Either I’m suffering from amnesia, or this Monday is the worst case of the Mondays yet. I couldn’t find the strength to focus on anything today. I sleptwalk through my classes, drowsily floating.
I missed chapel. I missed a meeting. I was late to class. Instead of participating in any of these things, I blankly stared at my computer screen for hours, occasionally committing sentences that were rewritten and rewritten and rewritten. Three and a half hours, one missed meeting, and two tardy classes later, I finally gave up.
I went to bed, letting Monday win.
Then, I woke up and went to dinner. Someone in the line asked me how my day was, as people at Taylor always do. So, I was honest.
I took a deep breath, and explained, “You know, I’m having a terrible day. I haven’t been able, for whatever reason, been able to get anything done. I know it’s just because I’m lazy, but I have been staring at a computer screen for the last three and a half hours, unable to lift a finger. Unable to do a thing. I feel powerless and useless.”
Heavy conversation for a cafeteria food line, I know.
I talked to another friend of mine, Ellen, about my lousy day and my apathy. She empathized as though I were talking about this relative I had lost in some sort of tragic boating accident. It was heartwarming and a bit hilarious.
There was something empowering and energizing about blunt honesty. I’m so…trained to sugarcoat my day. I have a stash of nine or ten key phrases that I toss out at people I pass on our campus walkways.

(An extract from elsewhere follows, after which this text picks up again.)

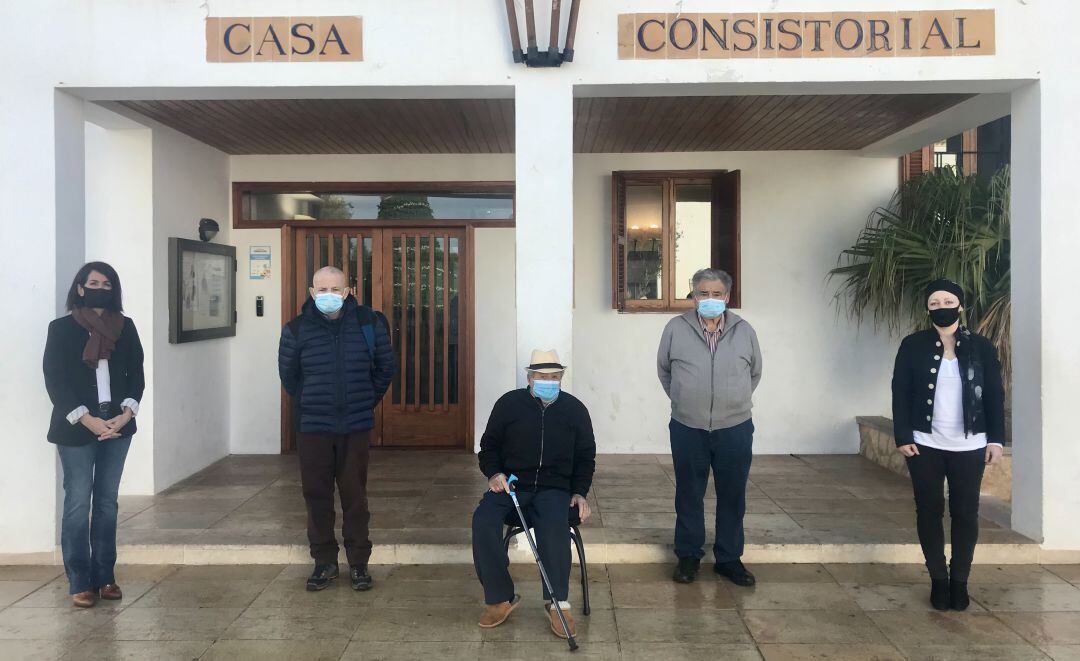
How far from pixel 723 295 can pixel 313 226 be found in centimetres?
446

Blunt honesty allows me to drop the sugarcoating and be more exposed. Be more naked. I think there are few things I hate in the world more than being naked, but it is something that I could definitely work on. Openness!

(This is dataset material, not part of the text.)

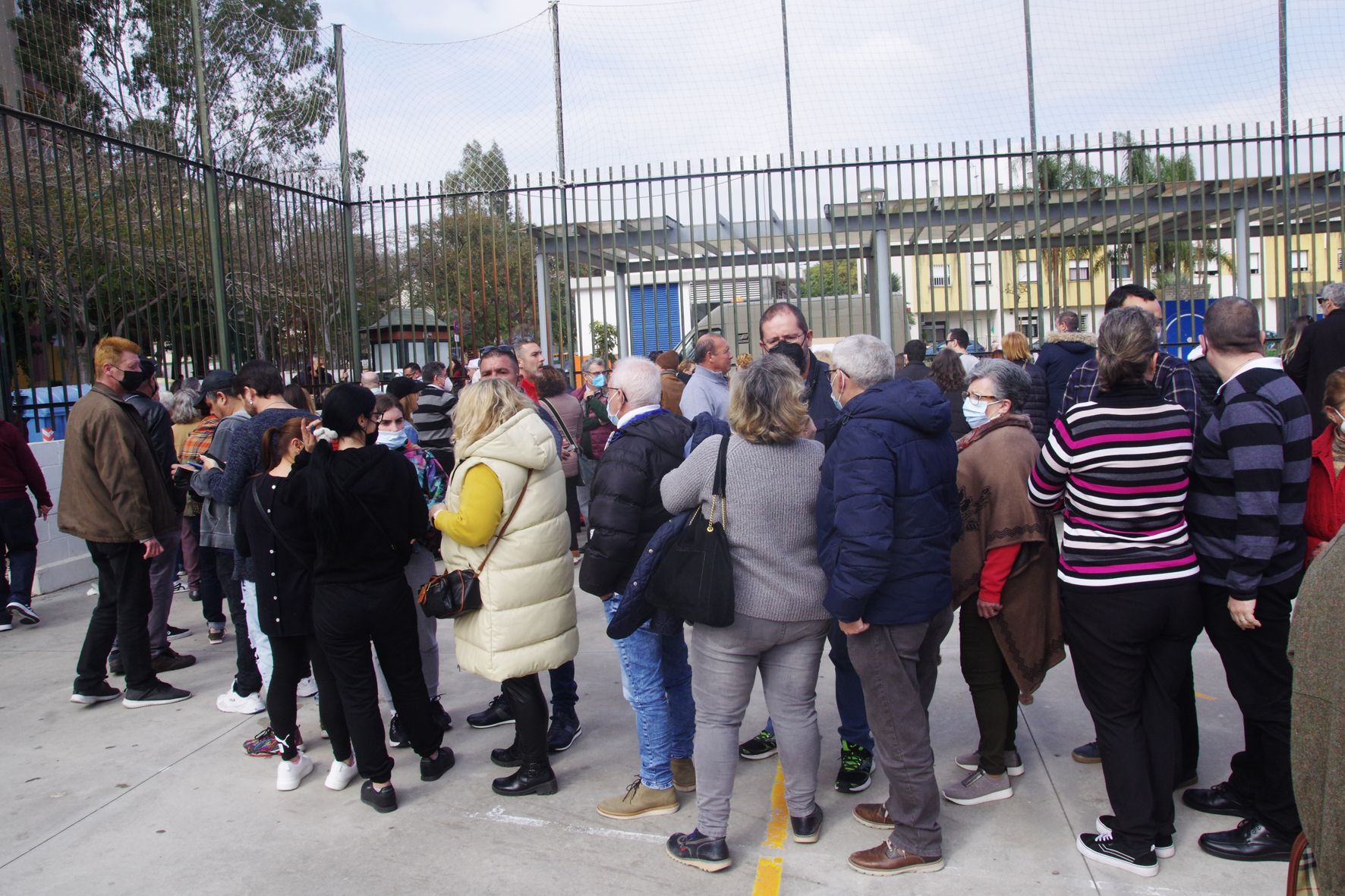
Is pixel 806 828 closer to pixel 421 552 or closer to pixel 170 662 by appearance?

Being open allows others to see me as I am, which allows me to see them as they are. It’s embarrassing, encouraging, and beautiful. None of this is to say that whining is a good thing. I am merely suggesting that perhaps we sugarcoat our days a bit too often, and that we lose honesty in the pressure to appear content.
It is for these reasons that I am thankful today for bluntness. For openness. For honesty. What are you thankful for today?